To begin this thread, I'd like to post a gigantic warning:

I DON'T KNOW A GODAMN THING ABOUT MATH. I'VE FAILED HIGHSCHOOL MATH TWICE.

Now that that's done, let's continue:

.99 Repeating != 1


right?

Wrong. 1/3rd of .99 repeating is .33 repeating... which is also 1/3rd of 1. thus 1== .99 repeating.

Is this a fault of computers being unable to calculate an infinate number? Does it make math itself incorrect? Does that mean that infinite is just a side effect of our flawed math system?

JediKirby

the more nines you have, the closer the difference between that and 1 to zero

the number of nines is approching infinity, the difference is approching zero

You mean .99 repeating divided by .33 repeating.

But anyway, I don't know anything about infinite mathematics. TRUE infinite mathematics ( = no rounding allowed)

And now a paragraph based on an excerpt from The Hitchhiker's Guide to the Galaxy:

(Universe statistics)

Inhabited Planets: 0
While there are indeed many inhabited planets in the known universe, there are an infinite number of planets in the universe because the universe is infinitely large. But since not all of those planets are inhabited (which we know), the number of inhabited planets is zero, because any number divided by infinity is as close to zero as can be.

That explains why you think einstein's theories are flawed... all of your scientific knowledge comes from the pseudo science of Hitchiker's Guide to the Galaxy.

Well, not all of it. :em321:



BAAA futurepost! *hits Zecks* You're it!

HBey, you're attacking the wrong guy. Matterialize ceded the argument. Its that capt fellow that is refusing to see reality

[Edit]Wow, double futurepost

Thank you.

Actually, the problem is simple, 1/3 != .333333 repeating.

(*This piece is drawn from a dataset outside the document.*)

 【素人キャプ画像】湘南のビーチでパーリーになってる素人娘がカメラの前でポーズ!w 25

This is a failing of the decimal number system in which there is not a proper representation for this value. Instead we simply assume .33333 repeating to be an approximation for the value of 1/3. Given, the more digits you add, the better approximation of 1/3 you get, but it will never actually equal 1/3.

All number systems have similar limitations, the binary system can only accurately represent fractions of a power of 2 (IE 1/2, 1/4, 1/8...)

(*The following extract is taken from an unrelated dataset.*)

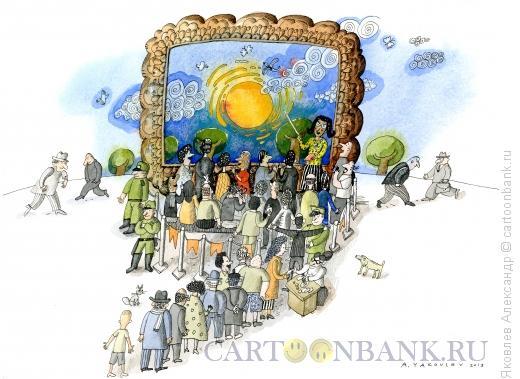 Карикатура: Красота, Яковлев Александр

If I recall, this all traces down to prime factors: A number system can only accurately represent fractional values if all the prime factors of the denominator are also prime factors of the base of the number system.

Basically, the Decimal system has the prime factors of (1,2, and 5) so anything with a denominator with a prime factor not in that set cannot be accurately represented in the decimal number system (factors such as 3,7,11,13,17...)

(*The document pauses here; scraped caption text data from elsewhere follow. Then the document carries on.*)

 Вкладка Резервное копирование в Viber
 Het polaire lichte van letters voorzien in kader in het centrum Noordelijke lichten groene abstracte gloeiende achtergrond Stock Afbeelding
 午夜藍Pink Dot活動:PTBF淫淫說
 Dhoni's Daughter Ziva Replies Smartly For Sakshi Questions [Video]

P.S. Sorry Zecks, FUTURE POST!!!!

I believe it's time to start the lesson on LIMITS.... Mwuahahahaha...

Calculus strikes again!

Ahhh, but remember, just because the Limit of F(x) as x approaches a is b does NOT MEAN that F(a) = b ...

Yes, that is a problem with the calculator. They do not keep going to infinity.

Did Zecks just get future posted by just about everyone?

The limit as you add more 9's approaches 1, but doesn't get there.

But if you write 0.99 with a dot over each of the 9s to represent them going to infinity, then they DO equal 1 (strangely).

I had a drunken debate with a mathematician about this, and this was (if i remember rightly) the conclusion we came to.

The limit as you add more 9's is1.

sum((0.9 / 10^n) ...), the limit of the sum as n approaches infinity is 1.

or the sum of the infinite geometric series:

S = a / (1 - r); a = 0.9, r = .1
S = 0.9 / (1 - 0.1) = 0.9 / 0.9 = 1.

S = 1.

So Martyn + Beer + Maths girl with lovely jumblies == right!

This is a constantly debated subject, and as far as I know, neither side has been proven wrong.

Nope, if it's REPEATING/RECURRING it goes to infinity, becomes the sum of an infinte series and becomes 1.

Just like that.

S = 0.3 / (1 - 0.1) = 0.3 / 0.9 = 1 / 3 = 0.33333....
S = 0.6 / (1 - 0.1) = 0.6 / 0.9 = 2 / 3 = 0.66666....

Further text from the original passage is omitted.